**READING PASSAGE**:
+ + + + +

No mention of the Platonic solid model? DanielLC (talk) 05:56, 18 January 2019 (UTC)

   Not yet. My favorite of those 5 is the double cube, AKA the Octahedron. Haph (talk) 06:35, 18 January 2019 (UTC)
My good sir DanielLC: I presume that Randall neglected to mention it because the first evidence-based atom theory didn't come until 1810 and John Dalton. The atom theories of the ancient Greeks were mostly philosophical posturing, in my opinion.
We seem to be missing the Acorn Atom as well. Kazzie (talk) 10:16, 18 January 2019 (UTC)
And the Ariel Atom These Are Not The Comments You Are Looking For (talk) 08:43, 20 January 2019 (UTC)

According to cosmology lecture notes by the astronomer Neil Trentham, mass in the universe ist 75% H (mostly 1p+0n=1) and 25% He (mostly 2p+2n=4). As He is 4 times as heavy and 3 times as seldom, there is 12 times more H than He => The ratio n/p is 1/7. We can assume that in the 538 model the statistics was done on atoms comprising few Hydrogene, e.g. only the earth's mantle. In heavier elements the ratio n/p > 1. Sebastian --172.68.110.70 07:39, 18 January 2019 (UTC)

What are the numbers? Is 173 an error for 137, the fine structure constant? Sabik (talk) 10:36, 18 January 2019 (UTC)

It reminds me of the mass of the top quark (even though the current best value is 172.44 GeV, 173, as measured at the time at Tevatron, was used as a good approximation for a long time. The latest Particle Data Group review also gives something rounding to 173) 141.101.107.174 13:55, 18 January 2019 (UTC)
Do they really need a table for explanation? wouldn't a simple list be much easier to read? in my POV (which AFAIK is shared by many here) a table with just 2 columns is not useful at all --Lupo (talk) 14:17, 18 January 2019 (UTC)
I strongly disagree: When any column except the last contains phrases of differing lengths, using a table (instead of a list presented in proportional width unformatted text) greatly increases legibility. Lists are fine for conveying a series of single items, but tables are superior for matrices with two dimensions or more.
ProphetZarquon (talk) 20:23, 18 January 2019 (UTC)
I also think that the table looks slightly out of place. At the very least it needs some additional text to link it to the explanation above, as it is not immediately obvious where the numbers come from without referring back to the comic. AlChemist (talk) 11:20, 19 January 2019 (UTC)
173 could also be referencing the fact that Z=173 is theoretically the point where the 1s orbital goes all weird. The Wikipedia article gives a good explanation. 172.68.2.76 05:46, 19 January 2019 (UTC)

The tiny bird model puzzles me completely. Is it a reference to any interim (even if obscure) scientific model or is it a completely facetious Randall's invention? Or is it a reference to something unrelated? Any ideas? -- 162.158.92.34 12:55, 18 January 2019 (UTC)

When cartoon characters are dizzy, they are often depicted with stars or birds circling their head. Since xkcd is a comic & thus shares the hand-drawn aesthetic, I presume that Randall is referencing the "Circling Birds" trope.
ProphetZarquon (talk) 20:23, 18 January 2019 (UTC)

+ + + + +

**SUPPLIED ENTRIES**:
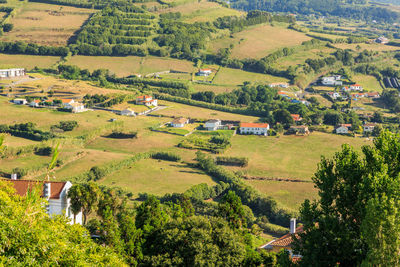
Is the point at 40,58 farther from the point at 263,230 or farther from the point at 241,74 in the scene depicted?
the point at 263,230

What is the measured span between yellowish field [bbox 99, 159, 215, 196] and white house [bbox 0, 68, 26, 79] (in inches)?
2684

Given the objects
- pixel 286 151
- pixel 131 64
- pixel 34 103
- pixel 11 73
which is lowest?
pixel 286 151

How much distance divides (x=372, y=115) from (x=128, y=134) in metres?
59.0

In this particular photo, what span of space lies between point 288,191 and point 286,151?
21.8m

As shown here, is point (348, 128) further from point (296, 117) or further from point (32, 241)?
point (32, 241)

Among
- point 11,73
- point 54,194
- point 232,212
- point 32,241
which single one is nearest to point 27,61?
point 11,73

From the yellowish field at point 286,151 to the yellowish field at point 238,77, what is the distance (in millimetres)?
47690

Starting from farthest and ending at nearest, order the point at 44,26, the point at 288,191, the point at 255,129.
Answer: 1. the point at 44,26
2. the point at 255,129
3. the point at 288,191

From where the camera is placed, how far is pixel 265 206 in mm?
74688

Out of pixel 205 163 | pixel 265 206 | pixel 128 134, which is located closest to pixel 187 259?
pixel 265 206

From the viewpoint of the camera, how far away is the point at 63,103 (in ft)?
402

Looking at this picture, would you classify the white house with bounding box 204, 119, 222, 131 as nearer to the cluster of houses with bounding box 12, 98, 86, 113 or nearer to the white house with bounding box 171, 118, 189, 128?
the white house with bounding box 171, 118, 189, 128

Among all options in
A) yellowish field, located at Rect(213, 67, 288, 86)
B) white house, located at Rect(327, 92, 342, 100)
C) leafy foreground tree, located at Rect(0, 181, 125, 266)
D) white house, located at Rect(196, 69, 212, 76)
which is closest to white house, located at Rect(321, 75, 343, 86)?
yellowish field, located at Rect(213, 67, 288, 86)

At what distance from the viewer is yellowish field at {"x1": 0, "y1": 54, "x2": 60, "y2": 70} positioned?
163950 millimetres
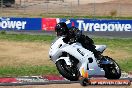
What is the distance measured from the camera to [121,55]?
2147 cm

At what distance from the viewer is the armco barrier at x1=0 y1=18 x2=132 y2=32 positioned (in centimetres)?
3081

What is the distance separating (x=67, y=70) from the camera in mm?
12109

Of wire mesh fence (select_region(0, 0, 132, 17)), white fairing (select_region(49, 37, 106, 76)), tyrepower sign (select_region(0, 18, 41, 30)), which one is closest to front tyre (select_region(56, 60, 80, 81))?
white fairing (select_region(49, 37, 106, 76))

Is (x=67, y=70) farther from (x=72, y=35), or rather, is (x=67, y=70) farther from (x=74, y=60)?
(x=72, y=35)

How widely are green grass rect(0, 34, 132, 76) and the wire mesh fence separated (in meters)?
20.2

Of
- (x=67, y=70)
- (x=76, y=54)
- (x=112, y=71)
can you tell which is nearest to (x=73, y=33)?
(x=76, y=54)

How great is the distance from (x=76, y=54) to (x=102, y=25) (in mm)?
19165

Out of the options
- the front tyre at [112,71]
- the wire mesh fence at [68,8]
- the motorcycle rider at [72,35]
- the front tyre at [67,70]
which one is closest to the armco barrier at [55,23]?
the wire mesh fence at [68,8]

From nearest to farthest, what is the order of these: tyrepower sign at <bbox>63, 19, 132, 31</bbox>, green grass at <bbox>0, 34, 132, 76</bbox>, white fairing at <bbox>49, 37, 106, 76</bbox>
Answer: white fairing at <bbox>49, 37, 106, 76</bbox> < green grass at <bbox>0, 34, 132, 76</bbox> < tyrepower sign at <bbox>63, 19, 132, 31</bbox>

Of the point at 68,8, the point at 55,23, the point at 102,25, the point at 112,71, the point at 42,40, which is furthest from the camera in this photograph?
the point at 68,8

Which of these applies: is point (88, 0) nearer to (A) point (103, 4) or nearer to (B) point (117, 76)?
(A) point (103, 4)

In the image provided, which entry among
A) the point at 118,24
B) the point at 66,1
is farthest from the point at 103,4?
the point at 118,24

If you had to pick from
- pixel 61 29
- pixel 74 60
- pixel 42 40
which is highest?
pixel 61 29

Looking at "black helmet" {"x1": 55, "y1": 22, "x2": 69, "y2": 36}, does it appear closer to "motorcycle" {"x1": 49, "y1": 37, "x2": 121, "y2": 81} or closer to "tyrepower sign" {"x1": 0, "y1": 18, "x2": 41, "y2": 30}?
"motorcycle" {"x1": 49, "y1": 37, "x2": 121, "y2": 81}
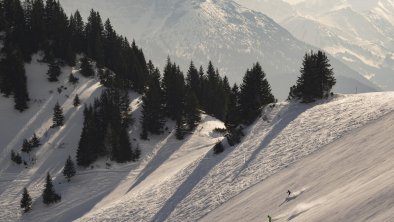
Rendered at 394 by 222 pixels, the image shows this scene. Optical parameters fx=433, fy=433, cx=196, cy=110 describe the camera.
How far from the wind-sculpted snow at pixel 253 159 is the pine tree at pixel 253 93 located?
611cm

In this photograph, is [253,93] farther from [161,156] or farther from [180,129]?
[180,129]

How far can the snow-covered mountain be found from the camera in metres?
21.2

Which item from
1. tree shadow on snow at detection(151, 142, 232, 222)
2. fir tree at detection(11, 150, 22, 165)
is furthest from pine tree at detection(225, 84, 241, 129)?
fir tree at detection(11, 150, 22, 165)

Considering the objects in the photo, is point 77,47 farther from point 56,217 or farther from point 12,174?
point 56,217

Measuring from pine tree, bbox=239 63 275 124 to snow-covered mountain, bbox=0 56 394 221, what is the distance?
10.6 ft

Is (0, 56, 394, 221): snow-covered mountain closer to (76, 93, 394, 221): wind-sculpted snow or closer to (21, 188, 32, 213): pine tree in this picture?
(76, 93, 394, 221): wind-sculpted snow

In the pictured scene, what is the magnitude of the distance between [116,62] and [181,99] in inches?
1062

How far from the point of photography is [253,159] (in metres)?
36.2

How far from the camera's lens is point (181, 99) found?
78.1 meters

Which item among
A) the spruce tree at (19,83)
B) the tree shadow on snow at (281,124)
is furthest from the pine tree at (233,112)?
the spruce tree at (19,83)

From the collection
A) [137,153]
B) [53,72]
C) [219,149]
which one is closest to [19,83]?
[53,72]

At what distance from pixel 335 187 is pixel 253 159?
15.7 m

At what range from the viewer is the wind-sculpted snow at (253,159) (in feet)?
105

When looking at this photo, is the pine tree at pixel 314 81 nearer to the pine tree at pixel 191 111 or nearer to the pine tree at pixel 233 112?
the pine tree at pixel 233 112
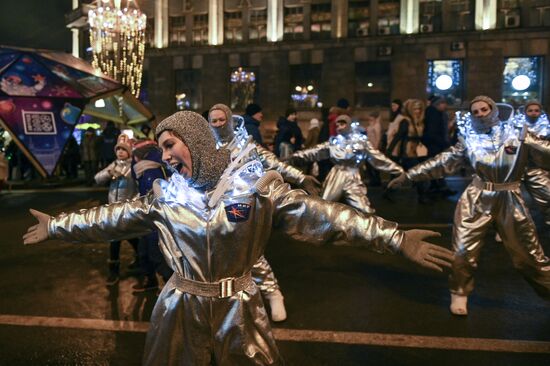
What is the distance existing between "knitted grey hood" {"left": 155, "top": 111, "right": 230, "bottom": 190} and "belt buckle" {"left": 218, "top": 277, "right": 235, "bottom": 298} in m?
0.44

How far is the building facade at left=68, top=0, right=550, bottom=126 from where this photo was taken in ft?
83.8

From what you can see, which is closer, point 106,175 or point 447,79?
point 106,175


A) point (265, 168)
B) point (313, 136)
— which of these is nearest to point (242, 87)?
point (313, 136)

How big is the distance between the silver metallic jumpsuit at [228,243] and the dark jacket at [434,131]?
8982 millimetres

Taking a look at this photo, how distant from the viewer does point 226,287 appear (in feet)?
8.01

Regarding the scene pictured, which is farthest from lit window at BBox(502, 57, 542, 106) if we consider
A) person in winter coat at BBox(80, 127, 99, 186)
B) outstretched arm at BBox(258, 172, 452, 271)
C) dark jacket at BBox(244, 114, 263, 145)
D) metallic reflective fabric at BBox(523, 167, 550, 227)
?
outstretched arm at BBox(258, 172, 452, 271)

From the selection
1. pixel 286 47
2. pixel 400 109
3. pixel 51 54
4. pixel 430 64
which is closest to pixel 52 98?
pixel 51 54

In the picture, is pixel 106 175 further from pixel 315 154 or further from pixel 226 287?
pixel 226 287

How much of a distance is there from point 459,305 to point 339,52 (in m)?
24.3

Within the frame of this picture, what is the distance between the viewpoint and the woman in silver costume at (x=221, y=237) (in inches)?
94.3

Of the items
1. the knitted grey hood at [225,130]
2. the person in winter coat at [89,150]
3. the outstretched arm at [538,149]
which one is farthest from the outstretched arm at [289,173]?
the person in winter coat at [89,150]

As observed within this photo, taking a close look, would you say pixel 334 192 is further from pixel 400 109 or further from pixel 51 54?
pixel 51 54

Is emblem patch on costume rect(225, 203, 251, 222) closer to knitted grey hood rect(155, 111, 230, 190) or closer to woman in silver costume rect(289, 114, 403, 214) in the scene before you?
knitted grey hood rect(155, 111, 230, 190)

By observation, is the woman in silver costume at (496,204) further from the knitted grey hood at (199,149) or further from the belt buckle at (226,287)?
the knitted grey hood at (199,149)
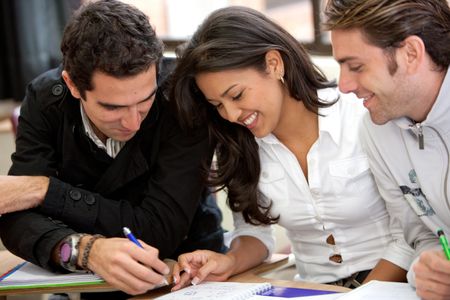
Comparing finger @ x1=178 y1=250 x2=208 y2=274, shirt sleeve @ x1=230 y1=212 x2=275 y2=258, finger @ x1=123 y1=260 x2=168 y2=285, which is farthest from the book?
shirt sleeve @ x1=230 y1=212 x2=275 y2=258

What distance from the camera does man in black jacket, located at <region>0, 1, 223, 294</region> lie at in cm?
208

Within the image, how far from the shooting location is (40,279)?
2.03m

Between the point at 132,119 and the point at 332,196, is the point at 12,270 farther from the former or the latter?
the point at 332,196

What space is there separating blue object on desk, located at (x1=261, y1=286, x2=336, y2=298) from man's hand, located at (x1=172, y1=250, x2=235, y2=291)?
0.65 feet

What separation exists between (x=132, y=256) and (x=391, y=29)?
847mm

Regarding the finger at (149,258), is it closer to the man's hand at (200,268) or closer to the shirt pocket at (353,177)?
the man's hand at (200,268)

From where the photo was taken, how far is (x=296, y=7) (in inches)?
288

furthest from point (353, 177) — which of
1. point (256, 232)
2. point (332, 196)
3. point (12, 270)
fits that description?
point (12, 270)

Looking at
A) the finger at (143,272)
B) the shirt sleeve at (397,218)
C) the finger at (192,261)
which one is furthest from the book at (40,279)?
the shirt sleeve at (397,218)

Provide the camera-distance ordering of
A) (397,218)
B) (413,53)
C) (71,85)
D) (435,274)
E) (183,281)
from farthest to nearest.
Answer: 1. (71,85)
2. (397,218)
3. (183,281)
4. (413,53)
5. (435,274)

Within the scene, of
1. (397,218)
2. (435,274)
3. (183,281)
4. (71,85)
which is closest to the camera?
(435,274)

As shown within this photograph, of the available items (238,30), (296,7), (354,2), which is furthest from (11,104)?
(296,7)

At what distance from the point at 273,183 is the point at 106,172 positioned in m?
0.49

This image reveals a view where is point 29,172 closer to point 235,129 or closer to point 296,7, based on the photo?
point 235,129
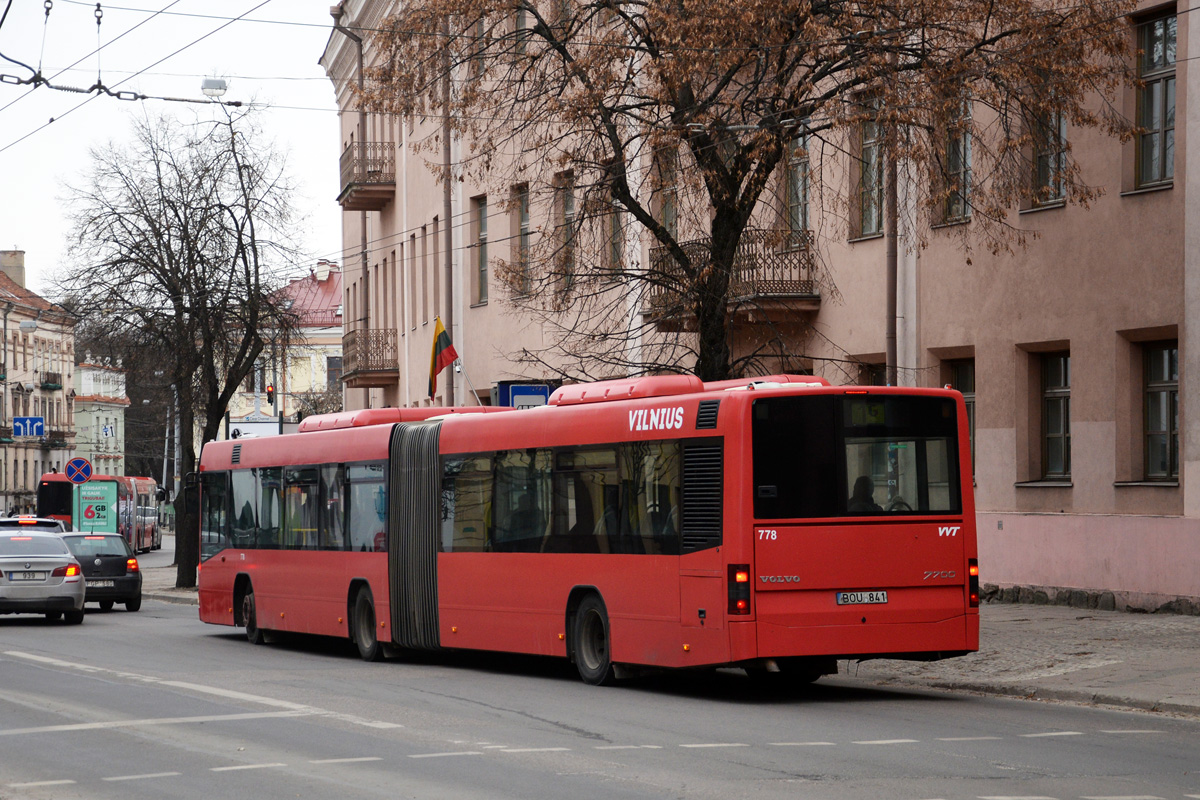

+ + + + +

**TASKS**:
A. Revise the part of the discussion of atom models that begins at the words "My good sir" and stops after "20 January 2019 (UTC)", putting "idle speculation" in place of "philosophical posturing".
B. Answer these questions on the discussion of atom models.
(i) According to the cosmology lecture notes by Neil Trentham, what percentage of the mass in the universe is helium?
(ii) In what year did the first evidence-based atom theory come, according to the discussion?
(iii) What are dizzy cartoon characters often shown with circling their heads?

**RESPONSES BY ITEM NUMBER**:
A.
My good sir DanielLC: I presume that Randall neglected to mention it because the first evidence-based atom theory didn't come until 1810 and John Dalton. The atom theories of the ancient Greeks were mostly idle speculation, in my opinion.
We seem to be missing the Acorn Atom as well. Kazzie (talk) 10:16, 18 January 2019 (UTC)
And the Ariel Atom These Are Not The Comments You Are Looking For (talk) 08:43, 20 January 2019 (UTC)

B.
(i) 25%
(ii) 1810
(iii) Stars or birds